A strong blow to the dollar was inflicted by the Americans themselves, having entered into a tough conflict with Russia in connection with the situation in Ukraine. Numerous severe sanctions against the Russian economy led to the fact that our country began to replace dollars in its international trade, and the actual seizure of its assets by the United States and the European Union forced other countries to think about it: won't the same thing happen to them if they fall under the sanctions of the "free world"?

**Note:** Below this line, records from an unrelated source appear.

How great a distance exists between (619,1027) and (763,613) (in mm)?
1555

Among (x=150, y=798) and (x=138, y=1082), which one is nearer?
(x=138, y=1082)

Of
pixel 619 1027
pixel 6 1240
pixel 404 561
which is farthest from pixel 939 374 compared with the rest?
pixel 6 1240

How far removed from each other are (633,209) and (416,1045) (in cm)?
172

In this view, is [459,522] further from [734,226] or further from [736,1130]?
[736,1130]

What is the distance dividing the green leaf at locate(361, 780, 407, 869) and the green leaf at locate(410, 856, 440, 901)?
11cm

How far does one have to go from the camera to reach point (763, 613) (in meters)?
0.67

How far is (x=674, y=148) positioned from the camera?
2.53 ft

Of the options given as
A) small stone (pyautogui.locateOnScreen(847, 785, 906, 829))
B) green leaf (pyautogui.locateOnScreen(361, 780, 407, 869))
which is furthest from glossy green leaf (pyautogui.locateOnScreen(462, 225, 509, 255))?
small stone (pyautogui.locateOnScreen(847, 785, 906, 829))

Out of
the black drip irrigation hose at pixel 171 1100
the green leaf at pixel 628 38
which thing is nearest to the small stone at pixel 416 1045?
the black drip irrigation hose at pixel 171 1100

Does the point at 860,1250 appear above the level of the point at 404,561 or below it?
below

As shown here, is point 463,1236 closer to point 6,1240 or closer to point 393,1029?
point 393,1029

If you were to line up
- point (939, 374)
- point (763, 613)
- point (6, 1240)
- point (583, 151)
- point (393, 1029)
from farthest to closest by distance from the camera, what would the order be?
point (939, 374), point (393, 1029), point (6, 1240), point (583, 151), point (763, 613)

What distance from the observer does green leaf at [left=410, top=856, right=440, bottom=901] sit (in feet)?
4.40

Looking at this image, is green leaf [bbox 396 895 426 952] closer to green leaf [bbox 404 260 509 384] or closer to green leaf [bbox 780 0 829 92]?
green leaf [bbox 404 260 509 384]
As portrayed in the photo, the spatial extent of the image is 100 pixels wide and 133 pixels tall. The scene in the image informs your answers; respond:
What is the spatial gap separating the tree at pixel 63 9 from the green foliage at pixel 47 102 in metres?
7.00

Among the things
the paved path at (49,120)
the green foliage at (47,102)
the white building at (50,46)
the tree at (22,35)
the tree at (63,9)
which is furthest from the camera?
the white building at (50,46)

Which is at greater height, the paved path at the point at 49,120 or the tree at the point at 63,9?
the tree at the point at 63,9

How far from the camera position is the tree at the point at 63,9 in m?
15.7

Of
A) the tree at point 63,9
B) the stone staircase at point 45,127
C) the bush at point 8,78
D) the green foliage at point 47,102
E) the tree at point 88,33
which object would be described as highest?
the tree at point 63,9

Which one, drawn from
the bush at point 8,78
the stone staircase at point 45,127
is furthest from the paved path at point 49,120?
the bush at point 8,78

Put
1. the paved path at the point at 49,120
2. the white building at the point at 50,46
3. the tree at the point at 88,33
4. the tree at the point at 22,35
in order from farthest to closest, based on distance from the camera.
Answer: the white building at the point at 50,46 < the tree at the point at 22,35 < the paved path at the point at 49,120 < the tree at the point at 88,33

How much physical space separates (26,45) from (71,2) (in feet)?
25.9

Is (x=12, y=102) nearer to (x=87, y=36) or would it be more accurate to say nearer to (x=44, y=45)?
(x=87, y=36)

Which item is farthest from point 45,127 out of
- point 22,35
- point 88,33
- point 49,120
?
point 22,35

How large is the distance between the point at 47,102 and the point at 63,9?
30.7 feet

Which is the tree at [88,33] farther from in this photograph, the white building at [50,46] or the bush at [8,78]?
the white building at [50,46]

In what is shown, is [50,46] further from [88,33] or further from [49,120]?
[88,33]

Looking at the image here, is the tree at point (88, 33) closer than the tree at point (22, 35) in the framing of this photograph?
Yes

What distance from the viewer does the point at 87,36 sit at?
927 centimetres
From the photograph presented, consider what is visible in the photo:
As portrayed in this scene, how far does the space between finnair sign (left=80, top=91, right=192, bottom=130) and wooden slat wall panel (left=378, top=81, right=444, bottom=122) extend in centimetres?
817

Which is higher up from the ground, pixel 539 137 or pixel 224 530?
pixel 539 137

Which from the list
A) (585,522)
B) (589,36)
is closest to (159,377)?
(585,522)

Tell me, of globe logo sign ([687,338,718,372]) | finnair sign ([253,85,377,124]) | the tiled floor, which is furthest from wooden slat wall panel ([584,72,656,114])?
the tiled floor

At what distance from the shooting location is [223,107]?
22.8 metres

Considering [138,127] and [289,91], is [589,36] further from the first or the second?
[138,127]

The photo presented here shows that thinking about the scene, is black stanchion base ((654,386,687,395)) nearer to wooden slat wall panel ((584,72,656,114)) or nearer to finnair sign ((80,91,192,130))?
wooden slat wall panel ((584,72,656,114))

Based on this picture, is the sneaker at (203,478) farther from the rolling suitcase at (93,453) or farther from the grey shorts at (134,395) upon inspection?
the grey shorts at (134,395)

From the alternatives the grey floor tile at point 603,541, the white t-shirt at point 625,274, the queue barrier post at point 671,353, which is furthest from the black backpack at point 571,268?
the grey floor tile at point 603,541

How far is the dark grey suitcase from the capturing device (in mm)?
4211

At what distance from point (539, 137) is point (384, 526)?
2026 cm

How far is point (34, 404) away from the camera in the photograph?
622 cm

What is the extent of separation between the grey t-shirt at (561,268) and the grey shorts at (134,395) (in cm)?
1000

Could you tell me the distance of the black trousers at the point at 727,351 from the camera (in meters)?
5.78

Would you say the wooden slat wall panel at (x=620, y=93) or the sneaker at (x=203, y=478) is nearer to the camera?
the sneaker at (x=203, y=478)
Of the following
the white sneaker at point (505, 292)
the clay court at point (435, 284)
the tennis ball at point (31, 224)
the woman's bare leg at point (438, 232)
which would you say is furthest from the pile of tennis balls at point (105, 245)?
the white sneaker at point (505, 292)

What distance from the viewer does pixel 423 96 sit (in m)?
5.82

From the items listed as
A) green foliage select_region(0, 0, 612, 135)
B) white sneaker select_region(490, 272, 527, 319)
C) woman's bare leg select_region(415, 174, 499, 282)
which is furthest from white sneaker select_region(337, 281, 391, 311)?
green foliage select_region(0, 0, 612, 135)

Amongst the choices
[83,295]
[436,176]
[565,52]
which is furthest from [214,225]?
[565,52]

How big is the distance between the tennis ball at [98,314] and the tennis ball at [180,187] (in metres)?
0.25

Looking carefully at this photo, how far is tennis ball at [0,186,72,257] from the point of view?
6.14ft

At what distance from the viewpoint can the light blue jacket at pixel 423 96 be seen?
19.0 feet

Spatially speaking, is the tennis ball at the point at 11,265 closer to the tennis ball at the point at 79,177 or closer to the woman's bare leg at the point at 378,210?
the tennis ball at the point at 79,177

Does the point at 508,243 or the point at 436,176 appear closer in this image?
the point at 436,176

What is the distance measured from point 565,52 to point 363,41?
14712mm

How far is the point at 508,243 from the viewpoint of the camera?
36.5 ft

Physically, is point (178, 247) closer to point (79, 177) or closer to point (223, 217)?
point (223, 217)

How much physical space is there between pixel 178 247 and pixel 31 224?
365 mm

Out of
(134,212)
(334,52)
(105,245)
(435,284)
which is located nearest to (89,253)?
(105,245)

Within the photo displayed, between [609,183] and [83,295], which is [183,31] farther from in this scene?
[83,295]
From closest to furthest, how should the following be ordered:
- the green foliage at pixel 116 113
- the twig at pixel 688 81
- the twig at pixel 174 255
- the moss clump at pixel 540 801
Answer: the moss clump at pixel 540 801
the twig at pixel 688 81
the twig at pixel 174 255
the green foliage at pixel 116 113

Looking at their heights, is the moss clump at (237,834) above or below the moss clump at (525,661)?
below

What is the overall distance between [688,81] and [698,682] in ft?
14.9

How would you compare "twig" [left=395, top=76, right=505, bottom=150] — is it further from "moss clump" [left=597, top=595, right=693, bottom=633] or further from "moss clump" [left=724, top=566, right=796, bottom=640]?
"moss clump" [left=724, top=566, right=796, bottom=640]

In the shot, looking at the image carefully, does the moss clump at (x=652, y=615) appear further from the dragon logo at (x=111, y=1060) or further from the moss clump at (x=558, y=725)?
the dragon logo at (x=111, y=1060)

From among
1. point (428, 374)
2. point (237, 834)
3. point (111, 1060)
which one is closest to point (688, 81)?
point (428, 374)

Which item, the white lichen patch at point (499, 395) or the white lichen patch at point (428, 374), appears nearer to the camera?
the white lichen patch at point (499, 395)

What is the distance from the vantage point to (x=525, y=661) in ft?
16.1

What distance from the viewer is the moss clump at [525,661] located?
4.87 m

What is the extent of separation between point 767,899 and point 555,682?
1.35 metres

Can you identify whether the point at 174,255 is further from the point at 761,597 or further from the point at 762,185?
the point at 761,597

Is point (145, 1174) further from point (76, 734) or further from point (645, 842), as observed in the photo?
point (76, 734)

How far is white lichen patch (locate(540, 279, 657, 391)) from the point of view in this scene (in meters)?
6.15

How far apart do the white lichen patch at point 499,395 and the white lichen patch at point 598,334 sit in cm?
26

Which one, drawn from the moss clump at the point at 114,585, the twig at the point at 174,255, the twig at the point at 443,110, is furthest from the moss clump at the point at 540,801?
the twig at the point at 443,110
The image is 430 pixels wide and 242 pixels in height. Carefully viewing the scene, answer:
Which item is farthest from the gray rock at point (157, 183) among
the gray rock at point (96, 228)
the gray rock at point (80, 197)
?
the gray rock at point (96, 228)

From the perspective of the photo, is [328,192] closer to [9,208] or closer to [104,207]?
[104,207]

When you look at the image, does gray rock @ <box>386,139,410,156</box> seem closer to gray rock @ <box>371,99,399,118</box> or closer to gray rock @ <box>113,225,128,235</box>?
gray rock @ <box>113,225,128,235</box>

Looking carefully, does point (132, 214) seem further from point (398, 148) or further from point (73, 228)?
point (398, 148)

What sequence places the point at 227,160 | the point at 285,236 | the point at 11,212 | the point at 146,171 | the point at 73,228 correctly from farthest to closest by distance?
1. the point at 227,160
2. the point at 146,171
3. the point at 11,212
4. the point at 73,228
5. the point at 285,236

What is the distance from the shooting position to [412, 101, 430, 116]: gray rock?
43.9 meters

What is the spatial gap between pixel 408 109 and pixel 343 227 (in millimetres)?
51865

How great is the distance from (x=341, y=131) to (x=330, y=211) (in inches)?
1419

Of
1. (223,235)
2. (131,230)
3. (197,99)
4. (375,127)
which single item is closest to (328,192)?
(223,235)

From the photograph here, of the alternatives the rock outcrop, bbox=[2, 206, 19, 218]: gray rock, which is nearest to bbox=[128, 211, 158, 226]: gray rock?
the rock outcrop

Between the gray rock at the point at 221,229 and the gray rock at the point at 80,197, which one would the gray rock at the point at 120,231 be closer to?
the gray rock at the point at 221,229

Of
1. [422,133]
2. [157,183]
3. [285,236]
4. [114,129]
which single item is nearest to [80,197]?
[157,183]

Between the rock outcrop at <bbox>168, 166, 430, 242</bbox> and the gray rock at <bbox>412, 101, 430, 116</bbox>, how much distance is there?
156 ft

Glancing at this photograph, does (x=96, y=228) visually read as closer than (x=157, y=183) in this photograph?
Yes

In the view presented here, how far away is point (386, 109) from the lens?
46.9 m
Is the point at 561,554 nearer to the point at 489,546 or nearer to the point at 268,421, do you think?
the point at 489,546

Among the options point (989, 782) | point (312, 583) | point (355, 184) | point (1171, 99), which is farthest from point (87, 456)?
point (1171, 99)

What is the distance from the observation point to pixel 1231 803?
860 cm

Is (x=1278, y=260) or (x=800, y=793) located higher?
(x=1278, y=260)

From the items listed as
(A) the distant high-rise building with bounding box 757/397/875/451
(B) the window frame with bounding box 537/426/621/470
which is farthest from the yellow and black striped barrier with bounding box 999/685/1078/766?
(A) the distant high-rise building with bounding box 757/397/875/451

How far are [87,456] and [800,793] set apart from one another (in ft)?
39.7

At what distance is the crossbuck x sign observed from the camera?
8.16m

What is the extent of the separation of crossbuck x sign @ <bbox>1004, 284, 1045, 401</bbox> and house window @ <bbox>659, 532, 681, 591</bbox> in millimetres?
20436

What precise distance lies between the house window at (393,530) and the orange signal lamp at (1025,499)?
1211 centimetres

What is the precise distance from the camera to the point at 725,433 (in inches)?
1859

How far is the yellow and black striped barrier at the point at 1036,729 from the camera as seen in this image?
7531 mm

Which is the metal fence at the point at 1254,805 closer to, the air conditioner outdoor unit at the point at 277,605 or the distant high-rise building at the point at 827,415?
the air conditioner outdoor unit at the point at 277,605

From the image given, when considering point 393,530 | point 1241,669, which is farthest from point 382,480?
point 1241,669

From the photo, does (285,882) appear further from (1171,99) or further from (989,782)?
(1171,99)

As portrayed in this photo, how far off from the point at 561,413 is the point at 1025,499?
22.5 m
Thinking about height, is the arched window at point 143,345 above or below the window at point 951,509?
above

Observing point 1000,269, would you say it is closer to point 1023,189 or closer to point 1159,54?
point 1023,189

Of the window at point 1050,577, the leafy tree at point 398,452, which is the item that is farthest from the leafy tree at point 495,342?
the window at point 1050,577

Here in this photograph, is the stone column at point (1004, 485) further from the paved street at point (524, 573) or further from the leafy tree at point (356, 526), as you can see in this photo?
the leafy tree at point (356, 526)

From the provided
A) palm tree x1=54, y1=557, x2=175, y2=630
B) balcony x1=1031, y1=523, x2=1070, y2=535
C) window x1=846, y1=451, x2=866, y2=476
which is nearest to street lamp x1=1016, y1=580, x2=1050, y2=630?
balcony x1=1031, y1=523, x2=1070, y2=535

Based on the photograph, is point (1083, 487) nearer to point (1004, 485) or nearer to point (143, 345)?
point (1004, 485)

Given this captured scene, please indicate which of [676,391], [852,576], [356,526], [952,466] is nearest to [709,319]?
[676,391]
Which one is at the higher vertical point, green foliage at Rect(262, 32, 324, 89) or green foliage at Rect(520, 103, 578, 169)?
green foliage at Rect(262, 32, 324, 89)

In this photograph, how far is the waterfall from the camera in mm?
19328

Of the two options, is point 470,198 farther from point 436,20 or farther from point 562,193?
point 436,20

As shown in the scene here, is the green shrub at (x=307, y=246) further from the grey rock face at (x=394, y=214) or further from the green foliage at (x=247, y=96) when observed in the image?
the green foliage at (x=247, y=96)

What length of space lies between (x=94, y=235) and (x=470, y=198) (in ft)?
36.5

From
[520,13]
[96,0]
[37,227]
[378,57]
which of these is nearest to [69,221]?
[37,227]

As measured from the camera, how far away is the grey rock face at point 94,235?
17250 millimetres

There are reasons to ask this question from China, which, because of the US position on Taiwan, naturally thinks: won't the Americans do the same to it, isolating it from the dollar financial system and also forcing other countries in the orbit of US interests to reduce their assets in yuan?

What will replace the dollar? Could yuan replace him? But so far, the yuan, even with China's powerful economy, accounts for only 3 percent in international trade, and it is not a fully convertible currency.

A number of countries have started testing new cross-border payment systems. And, for example, Brazil and Argentina have generally stated that they are in the process of creating their own interstate currency. The EAEU countries are also working on a monetary unit of account for trade with Iran and other countries. And BRICS creates a pool of foreign exchange reserves.

Moscow-Beijing-Delhi have converted their mutual settlements into national currencies. Moscow receives for its goods in yuan and rupees. And this was a new blow to the dollar.

The world community has thought about the new reserve currency. It is clear that this will not happen in one day, but the movement towards this goal is inevitable, and in many ways the United States itself is pushing the world towards such a goal. It is possible that this will be a digital currency, which the central banks of different countries are working on issuing.

The struggle of the two blocs, which include the United States and China, and their obvious competition for leadership may lead to the emergence of a multipolar financial system.